§ SET PROBLEM
Transcribe the records below exactly as they appear.

§ DATA LINES

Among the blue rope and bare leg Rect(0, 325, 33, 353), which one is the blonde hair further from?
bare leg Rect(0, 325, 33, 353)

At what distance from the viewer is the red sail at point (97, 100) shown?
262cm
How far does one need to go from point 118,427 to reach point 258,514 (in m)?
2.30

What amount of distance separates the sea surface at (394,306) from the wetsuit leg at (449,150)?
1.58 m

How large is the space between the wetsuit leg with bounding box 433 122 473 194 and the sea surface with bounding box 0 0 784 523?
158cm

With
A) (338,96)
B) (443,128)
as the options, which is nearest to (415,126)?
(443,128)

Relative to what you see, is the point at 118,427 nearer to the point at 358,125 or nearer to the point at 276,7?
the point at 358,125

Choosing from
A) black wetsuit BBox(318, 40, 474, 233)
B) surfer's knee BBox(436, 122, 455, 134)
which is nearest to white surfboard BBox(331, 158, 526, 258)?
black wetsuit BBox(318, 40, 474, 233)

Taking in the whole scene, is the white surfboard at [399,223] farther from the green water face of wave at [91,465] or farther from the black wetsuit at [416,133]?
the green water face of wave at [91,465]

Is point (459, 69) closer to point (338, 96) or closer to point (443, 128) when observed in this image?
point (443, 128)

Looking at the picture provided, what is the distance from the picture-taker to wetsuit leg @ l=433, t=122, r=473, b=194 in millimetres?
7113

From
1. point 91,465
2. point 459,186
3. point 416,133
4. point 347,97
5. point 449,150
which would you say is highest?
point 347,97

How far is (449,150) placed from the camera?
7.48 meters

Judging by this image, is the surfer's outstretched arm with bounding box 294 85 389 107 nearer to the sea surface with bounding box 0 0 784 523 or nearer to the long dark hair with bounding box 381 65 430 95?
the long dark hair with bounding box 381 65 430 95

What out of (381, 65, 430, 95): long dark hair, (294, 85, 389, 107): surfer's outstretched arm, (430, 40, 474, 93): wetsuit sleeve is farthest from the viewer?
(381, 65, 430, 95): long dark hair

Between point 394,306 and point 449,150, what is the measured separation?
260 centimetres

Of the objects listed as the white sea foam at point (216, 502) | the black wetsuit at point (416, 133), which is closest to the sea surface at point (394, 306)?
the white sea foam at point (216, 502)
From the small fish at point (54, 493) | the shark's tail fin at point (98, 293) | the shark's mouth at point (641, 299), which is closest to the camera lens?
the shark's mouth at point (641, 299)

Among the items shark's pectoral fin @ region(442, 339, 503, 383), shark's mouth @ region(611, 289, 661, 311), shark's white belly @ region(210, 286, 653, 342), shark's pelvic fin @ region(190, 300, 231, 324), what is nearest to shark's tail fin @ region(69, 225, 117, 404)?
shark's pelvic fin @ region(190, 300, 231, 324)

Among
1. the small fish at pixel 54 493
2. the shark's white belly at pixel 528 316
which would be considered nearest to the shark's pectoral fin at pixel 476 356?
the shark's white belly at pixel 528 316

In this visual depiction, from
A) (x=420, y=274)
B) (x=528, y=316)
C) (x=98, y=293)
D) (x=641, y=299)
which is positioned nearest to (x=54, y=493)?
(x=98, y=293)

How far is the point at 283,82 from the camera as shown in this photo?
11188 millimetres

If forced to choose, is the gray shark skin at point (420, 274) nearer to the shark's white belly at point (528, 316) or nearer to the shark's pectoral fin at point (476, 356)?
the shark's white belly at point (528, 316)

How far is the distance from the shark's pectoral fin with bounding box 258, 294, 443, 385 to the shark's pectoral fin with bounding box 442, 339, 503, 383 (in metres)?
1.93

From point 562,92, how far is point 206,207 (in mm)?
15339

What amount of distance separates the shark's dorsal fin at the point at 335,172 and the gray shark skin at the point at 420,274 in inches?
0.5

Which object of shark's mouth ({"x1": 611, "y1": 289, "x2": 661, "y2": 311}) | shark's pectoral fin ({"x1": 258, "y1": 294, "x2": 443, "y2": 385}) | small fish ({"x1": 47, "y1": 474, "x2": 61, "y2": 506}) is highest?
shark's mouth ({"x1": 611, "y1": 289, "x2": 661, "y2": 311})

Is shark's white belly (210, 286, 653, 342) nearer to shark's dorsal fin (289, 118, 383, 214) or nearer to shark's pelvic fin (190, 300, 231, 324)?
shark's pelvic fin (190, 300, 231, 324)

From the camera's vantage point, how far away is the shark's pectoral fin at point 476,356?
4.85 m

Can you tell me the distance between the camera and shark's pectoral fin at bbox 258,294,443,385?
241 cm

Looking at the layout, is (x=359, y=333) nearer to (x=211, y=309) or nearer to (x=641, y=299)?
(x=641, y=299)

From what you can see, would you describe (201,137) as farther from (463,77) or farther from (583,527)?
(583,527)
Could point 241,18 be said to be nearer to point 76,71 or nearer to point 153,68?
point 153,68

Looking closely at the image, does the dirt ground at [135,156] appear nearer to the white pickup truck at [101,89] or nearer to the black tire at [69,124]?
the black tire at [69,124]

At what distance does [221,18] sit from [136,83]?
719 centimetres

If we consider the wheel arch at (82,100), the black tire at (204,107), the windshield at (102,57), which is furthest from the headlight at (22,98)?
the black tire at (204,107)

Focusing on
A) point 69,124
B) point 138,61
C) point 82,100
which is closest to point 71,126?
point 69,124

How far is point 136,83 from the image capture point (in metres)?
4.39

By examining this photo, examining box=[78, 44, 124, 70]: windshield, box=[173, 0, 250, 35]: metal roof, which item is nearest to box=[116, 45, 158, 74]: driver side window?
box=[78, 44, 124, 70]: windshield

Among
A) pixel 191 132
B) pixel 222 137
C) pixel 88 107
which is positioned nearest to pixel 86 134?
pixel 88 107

§ TASK OUTPUT
Among the blue rope and bare leg Rect(0, 325, 33, 353), which one is the blonde hair further from?
bare leg Rect(0, 325, 33, 353)

At what distance from the viewer is the red sail at point (97, 100) shown?
262cm
How far does one need to go from point 118,427 to reach point 258,514 (in m)?
2.30

What amount of distance separates the sea surface at (394,306) from the wetsuit leg at (449,150)?
1.58 m

How large is the space between the wetsuit leg with bounding box 433 122 473 194 and the sea surface with bounding box 0 0 784 523?
158cm

With
A) (338,96)
B) (443,128)
as the options, which is nearest to (415,126)?
(443,128)

Relative to what you see, is the point at 118,427 nearer to the point at 358,125 or nearer to the point at 276,7?
the point at 358,125

Choosing from
A) black wetsuit BBox(318, 40, 474, 233)
B) surfer's knee BBox(436, 122, 455, 134)
which is nearest to white surfboard BBox(331, 158, 526, 258)?
black wetsuit BBox(318, 40, 474, 233)

Taking in the whole scene, is the white surfboard at [399,223] farther from the green water face of wave at [91,465] or farther from the black wetsuit at [416,133]?
the green water face of wave at [91,465]

Is point (459, 69) closer to point (338, 96) or closer to point (443, 128) when observed in this image?
point (443, 128)

Looking at the picture provided, what is the distance from the picture-taker to wetsuit leg @ l=433, t=122, r=473, b=194 in millimetres?
7113

From
1. point 91,465
2. point 459,186
3. point 416,133
4. point 347,97
5. point 449,150
which would you say is highest?
point 347,97

How far is (449,150) placed from the camera?
7.48 meters

Judging by this image, is the surfer's outstretched arm with bounding box 294 85 389 107 nearer to the sea surface with bounding box 0 0 784 523 or nearer to the long dark hair with bounding box 381 65 430 95?
the long dark hair with bounding box 381 65 430 95

What out of (381, 65, 430, 95): long dark hair, (294, 85, 389, 107): surfer's outstretched arm, (430, 40, 474, 93): wetsuit sleeve is farthest from the viewer?
(381, 65, 430, 95): long dark hair

Between point 394,306 and point 449,150, what is the measured separation?
260 centimetres

Of the objects listed as the white sea foam at point (216, 502) | the black wetsuit at point (416, 133), which is closest to the sea surface at point (394, 306)?
the white sea foam at point (216, 502)
From the small fish at point (54, 493) | the shark's tail fin at point (98, 293) | the shark's mouth at point (641, 299), which is closest to the camera lens?
the shark's mouth at point (641, 299)

Among the items shark's pectoral fin @ region(442, 339, 503, 383), shark's mouth @ region(611, 289, 661, 311), shark's white belly @ region(210, 286, 653, 342), shark's pelvic fin @ region(190, 300, 231, 324), what is nearest to shark's tail fin @ region(69, 225, 117, 404)?
shark's pelvic fin @ region(190, 300, 231, 324)

Among
1. the small fish at pixel 54 493
2. the shark's white belly at pixel 528 316
which would be considered nearest to the shark's pectoral fin at pixel 476 356?
the shark's white belly at pixel 528 316

In this visual depiction, from
A) (x=420, y=274)
B) (x=528, y=316)
C) (x=98, y=293)
D) (x=641, y=299)
which is positioned nearest to (x=54, y=493)?
(x=98, y=293)

How far is the point at 283,82 from the camera as shown in this photo?
11188 millimetres

If forced to choose, is the gray shark skin at point (420, 274) nearer to the shark's white belly at point (528, 316) or nearer to the shark's pectoral fin at point (476, 356)?
the shark's white belly at point (528, 316)

How far is the distance from the shark's pectoral fin with bounding box 258, 294, 443, 385 to the shark's pectoral fin with bounding box 442, 339, 503, 383 (in metres)?
1.93

From point 562,92, how far is point 206,207 (in mm)?
15339

What amount of distance separates the shark's dorsal fin at the point at 335,172 and the gray shark skin at the point at 420,274 in inches?
0.5

Which object of shark's mouth ({"x1": 611, "y1": 289, "x2": 661, "y2": 311}) | shark's pectoral fin ({"x1": 258, "y1": 294, "x2": 443, "y2": 385}) | small fish ({"x1": 47, "y1": 474, "x2": 61, "y2": 506}) is highest?
shark's mouth ({"x1": 611, "y1": 289, "x2": 661, "y2": 311})

Is shark's white belly (210, 286, 653, 342) nearer to shark's dorsal fin (289, 118, 383, 214) or nearer to shark's pelvic fin (190, 300, 231, 324)?
shark's pelvic fin (190, 300, 231, 324)

From the camera's vantage point, how far away is the shark's pectoral fin at point 476,356?
4.85 m

Can you tell me the distance between the camera and shark's pectoral fin at bbox 258,294,443,385?
241 cm

Looking at the layout, is (x=359, y=333) nearer to (x=211, y=309) or nearer to (x=641, y=299)?
(x=641, y=299)

From what you can see, would you describe (201,137) as farther from (463,77) or farther from (583,527)?
(583,527)
Could point 241,18 be said to be nearer to point 76,71 or nearer to point 153,68?
point 153,68

Looking closely at the image, does the dirt ground at [135,156] appear nearer to the white pickup truck at [101,89] or nearer to the black tire at [69,124]?
the black tire at [69,124]

At what distance does [221,18] sit from [136,83]?
719 centimetres

If we consider the wheel arch at (82,100), the black tire at (204,107), the windshield at (102,57), which is furthest from the headlight at (22,98)?
the black tire at (204,107)

Focusing on
A) point 69,124
B) point 138,61
C) point 82,100
which is closest to point 71,126?
point 69,124

How far is point 136,83 from the image capture point (in metres)?
4.39

By examining this photo, examining box=[78, 44, 124, 70]: windshield, box=[173, 0, 250, 35]: metal roof, which item is nearest to box=[116, 45, 158, 74]: driver side window?
box=[78, 44, 124, 70]: windshield

Among
A) pixel 191 132
B) pixel 222 137
C) pixel 88 107
which is positioned nearest to pixel 86 134?
pixel 88 107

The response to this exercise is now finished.